Not indifferent to retro stories (“Peaky Blinders”, “Taboo”, “Leader Woman”), Knight refuses to deviate too much from the original text and remains faithful to it to the end. But this authorial commitment works equally well for and against the film adaptation itself. The series, which lacks new readings, author’s searches and artistic discoveries, seems to be a quality but not necessary project that no one wants.

But where Knight refuses to innovate in content, a new form tries to work with him, with the anticipated Ridley Scott in the producer chair and Tom Hardy appearing unexpectedly there. The creators of the project make their own revision of the classics and give the role of Estella to black actress Shalom Brune-Franklin. Similarly, the roles of the English nobility are distributed among the characters of the second plan.
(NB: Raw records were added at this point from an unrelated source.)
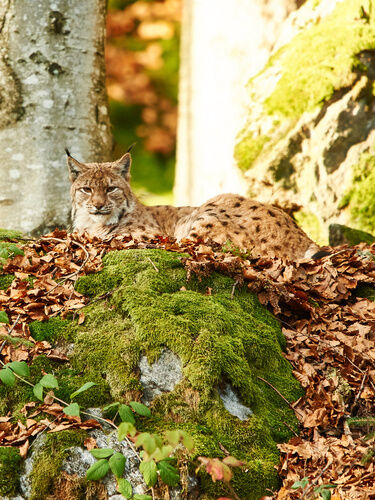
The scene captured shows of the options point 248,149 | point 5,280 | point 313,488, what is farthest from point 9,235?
point 248,149

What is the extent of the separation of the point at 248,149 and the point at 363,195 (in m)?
1.58

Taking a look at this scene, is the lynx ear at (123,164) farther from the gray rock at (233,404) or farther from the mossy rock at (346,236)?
the gray rock at (233,404)

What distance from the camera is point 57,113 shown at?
631 cm

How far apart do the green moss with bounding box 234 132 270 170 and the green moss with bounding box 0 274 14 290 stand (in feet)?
13.6

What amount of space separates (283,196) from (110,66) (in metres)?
8.08

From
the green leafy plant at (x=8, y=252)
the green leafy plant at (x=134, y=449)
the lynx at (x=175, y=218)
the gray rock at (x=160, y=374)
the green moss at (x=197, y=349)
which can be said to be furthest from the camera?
the lynx at (x=175, y=218)

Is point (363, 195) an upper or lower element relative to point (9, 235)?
upper

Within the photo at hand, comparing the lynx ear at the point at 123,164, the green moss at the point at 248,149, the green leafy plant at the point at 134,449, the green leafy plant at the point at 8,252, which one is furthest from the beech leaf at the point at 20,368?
the green moss at the point at 248,149

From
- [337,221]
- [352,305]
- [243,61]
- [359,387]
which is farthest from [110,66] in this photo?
[359,387]

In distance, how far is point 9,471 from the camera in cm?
271

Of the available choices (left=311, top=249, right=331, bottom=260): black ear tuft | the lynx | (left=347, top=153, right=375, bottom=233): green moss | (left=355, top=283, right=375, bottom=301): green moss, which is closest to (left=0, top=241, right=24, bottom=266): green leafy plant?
the lynx

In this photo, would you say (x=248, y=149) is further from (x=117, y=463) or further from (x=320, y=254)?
(x=117, y=463)

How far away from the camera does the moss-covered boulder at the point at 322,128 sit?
6.95 metres

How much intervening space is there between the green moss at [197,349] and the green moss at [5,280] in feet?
1.77
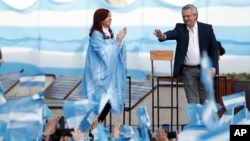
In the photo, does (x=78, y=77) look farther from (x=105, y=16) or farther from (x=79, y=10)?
(x=105, y=16)

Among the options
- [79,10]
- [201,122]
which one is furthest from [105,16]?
[201,122]

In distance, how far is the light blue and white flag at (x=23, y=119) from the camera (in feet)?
24.2

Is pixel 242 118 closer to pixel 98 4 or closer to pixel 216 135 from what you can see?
pixel 216 135

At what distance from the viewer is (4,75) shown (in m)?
15.4

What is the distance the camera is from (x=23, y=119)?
7457 millimetres

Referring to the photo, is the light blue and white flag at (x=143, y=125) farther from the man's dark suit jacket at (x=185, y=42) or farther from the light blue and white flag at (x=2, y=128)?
the man's dark suit jacket at (x=185, y=42)

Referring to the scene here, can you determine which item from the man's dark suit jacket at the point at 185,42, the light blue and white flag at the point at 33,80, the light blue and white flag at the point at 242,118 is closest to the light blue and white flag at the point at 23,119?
the light blue and white flag at the point at 33,80

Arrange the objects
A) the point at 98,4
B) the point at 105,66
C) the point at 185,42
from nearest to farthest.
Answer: the point at 185,42 → the point at 105,66 → the point at 98,4

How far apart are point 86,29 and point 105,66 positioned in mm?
2840

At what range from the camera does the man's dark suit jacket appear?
11.5 meters

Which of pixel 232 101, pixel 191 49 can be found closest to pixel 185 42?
pixel 191 49

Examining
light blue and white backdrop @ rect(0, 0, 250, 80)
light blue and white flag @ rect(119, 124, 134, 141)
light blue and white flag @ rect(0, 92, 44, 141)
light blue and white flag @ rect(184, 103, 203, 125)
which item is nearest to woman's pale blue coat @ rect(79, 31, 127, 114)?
light blue and white backdrop @ rect(0, 0, 250, 80)

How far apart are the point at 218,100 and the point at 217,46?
121 cm

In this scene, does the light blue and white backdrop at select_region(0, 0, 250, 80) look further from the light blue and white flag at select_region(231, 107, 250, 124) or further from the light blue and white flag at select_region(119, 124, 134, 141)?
the light blue and white flag at select_region(119, 124, 134, 141)
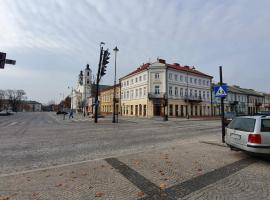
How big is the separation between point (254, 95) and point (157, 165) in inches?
3099

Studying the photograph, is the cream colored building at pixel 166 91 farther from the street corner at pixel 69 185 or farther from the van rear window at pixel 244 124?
the street corner at pixel 69 185

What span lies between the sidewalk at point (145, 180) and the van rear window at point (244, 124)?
3.45ft

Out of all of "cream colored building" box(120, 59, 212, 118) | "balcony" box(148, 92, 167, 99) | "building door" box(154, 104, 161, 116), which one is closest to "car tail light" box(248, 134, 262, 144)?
"cream colored building" box(120, 59, 212, 118)

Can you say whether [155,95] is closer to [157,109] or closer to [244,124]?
[157,109]

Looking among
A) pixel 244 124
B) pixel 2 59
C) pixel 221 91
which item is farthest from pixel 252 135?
pixel 2 59

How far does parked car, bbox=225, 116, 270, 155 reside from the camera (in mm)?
6141

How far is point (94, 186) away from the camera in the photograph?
14.5 feet

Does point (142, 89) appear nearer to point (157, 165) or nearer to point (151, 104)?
point (151, 104)

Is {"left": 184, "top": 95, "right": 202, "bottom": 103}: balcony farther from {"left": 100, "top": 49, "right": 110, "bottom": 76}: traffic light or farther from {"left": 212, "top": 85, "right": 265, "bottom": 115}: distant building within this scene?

While this reimagining of history is in line with the hit “Bridgerton” or the latest “Reason”, it pulls the audience in different directions. While some were enraged at the author’s freedom, others, on the contrary, began to defend it.

And setting aside the overtly racist critical comments, it’s hard to disagree with those who criticize the novelty not because of the skin color of the heroine, but because of the sheer misuse of the actress playing the part. Estella in the book was such a fantastic beauty that no man could resist. This was important for understanding her image: like a mythical goddess, she attracts and destroys anyone who falls on the hook. Undoubtedly attractive and talented Brune-Franklin is deprived of this important trait of her character due to a completely different acting body.

Those who agree with the vision of the authors of the series are right in the opinion that Estella’s origin is not sought even in the work itself, and the eccentric and provocative high society Miss Havisham can deliberately take a dark-skinned girl as herself. The student seems quite logical.

At the same time, the format of the series caused strong reactions from the audience. While the project has been criticized for the dryness of the presentation, which deprives the original Dickensian way of speaking from recognizable fleshiness, the gloom that Knight proposes removes the colorfulness and diversity from the picture: endless mist replaces inexhaustible snow, and gray day – hopeless night .

And while subsequent episodes may defy audience claims, so far the series looks like a memento for a much narrower circle of experts than a mass audience, a significant portion of whom may not have read the original novel.